Wherefore, with no accompaniment of music, the Sheriff elect and the retiring Sheriff, accompanied by the town councillors, proceed to the churchyard to perform this ceremony, standing within the gate of the churchyard, there to await the masters of the City Guilds coming with their salutations.
All of them came in procession to meet the Sheriff elect, with the badges of their respective Guilds.

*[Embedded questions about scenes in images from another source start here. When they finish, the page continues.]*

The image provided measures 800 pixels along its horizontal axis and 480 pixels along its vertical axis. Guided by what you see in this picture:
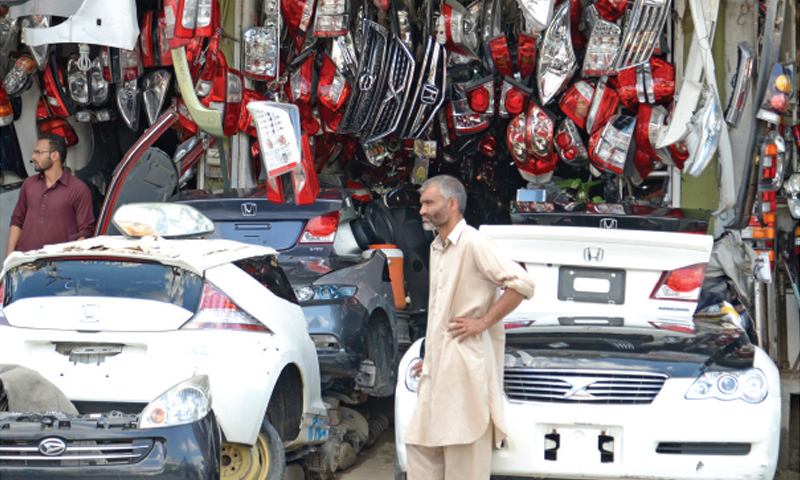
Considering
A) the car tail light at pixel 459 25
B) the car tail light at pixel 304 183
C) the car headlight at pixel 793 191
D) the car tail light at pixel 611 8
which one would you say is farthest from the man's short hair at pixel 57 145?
the car headlight at pixel 793 191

One by one they salute the new Sheriff, but none of them give him gifts; they do but show them to him, and then take them back again, to signify that he hath first to deserve these same gifts before he receive them.

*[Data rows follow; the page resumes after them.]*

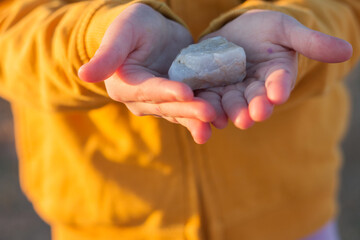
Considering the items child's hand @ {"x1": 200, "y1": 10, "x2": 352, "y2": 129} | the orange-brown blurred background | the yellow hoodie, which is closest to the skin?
child's hand @ {"x1": 200, "y1": 10, "x2": 352, "y2": 129}

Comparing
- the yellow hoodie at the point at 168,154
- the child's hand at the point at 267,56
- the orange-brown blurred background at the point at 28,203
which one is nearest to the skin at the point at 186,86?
the child's hand at the point at 267,56

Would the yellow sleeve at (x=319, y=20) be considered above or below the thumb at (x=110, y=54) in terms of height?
below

First of all the millers approach him and exhibit to him a fine white loaf of well-winnowed wheat, and say—
"We will nourish thee with fine white loaves after this sort, if thou wilt be a faithful Sheriff unto us."
Then the vintners, who in those days were a rich and goodly Guild, address him in like manner, and exhibit to him a cask of red wine.
In like manner the weavers, the furriers, and the cobblers all allured the new Sheriff with the hope of receiving of their masterpieces, to wit, beautiful white pieces of cloth, rich cambric, shaggy furs, and bravely embroidered shoes, if so be he remain faithful to their city to the end of his term.
Last of all come the carpenters, who exhibit to the new Sheriff a brand-new waggon, to which horses are harnessed, filled with smoothly planed boards.
And when the master of the Guild of Carpenters stands before the Sheriff, he thus addresses him—
"Behold, now, we have piled up this brave heap of hornbeams that we may burn thee therewith if thou do betray us."
It was usual to say this on the occasion of the election of a Sheriff in the city of Caschau, and nobody was offended thereby. For in those sad times we were often forced to defend our cities with fire and steel against foes of three different nations, whilst as a fourth enemy we reckoned the numerous freebooters, who had turned Turks after once being Christians, and prowled in the environs of the city at night, to snap up any women and children who might fall in their way and sell them to the Turks. And our fifth enemy were the malefactors lurking in the town itself; and our sixth enemy was the terrible pestilence which so often visited our gates; while our seventh and most ancient adversary was the infernal Evil One himself, from whom Heaven in its mercy defend us. Thus in those days the Sheriff had to defend the city against seven divers sorts of enemies, and see to it that they were all kept well outside the gates, wherefore he had to sustain many sieges, guard the walls day and night, cudgel in fist, persecute evildoers, or threaten them with the terrible hárum palzarum,[14] fumigate or steep in lye all goods brought into the city by foreign chapmen, avert religious strife, frustrate the wiles of Satan, always endeavouring to judge righteous judgments, neither for the sake of lucre nor because of any interior impulse pronouncing any sentence which might call to Heaven for vengeance or make Hell applaud.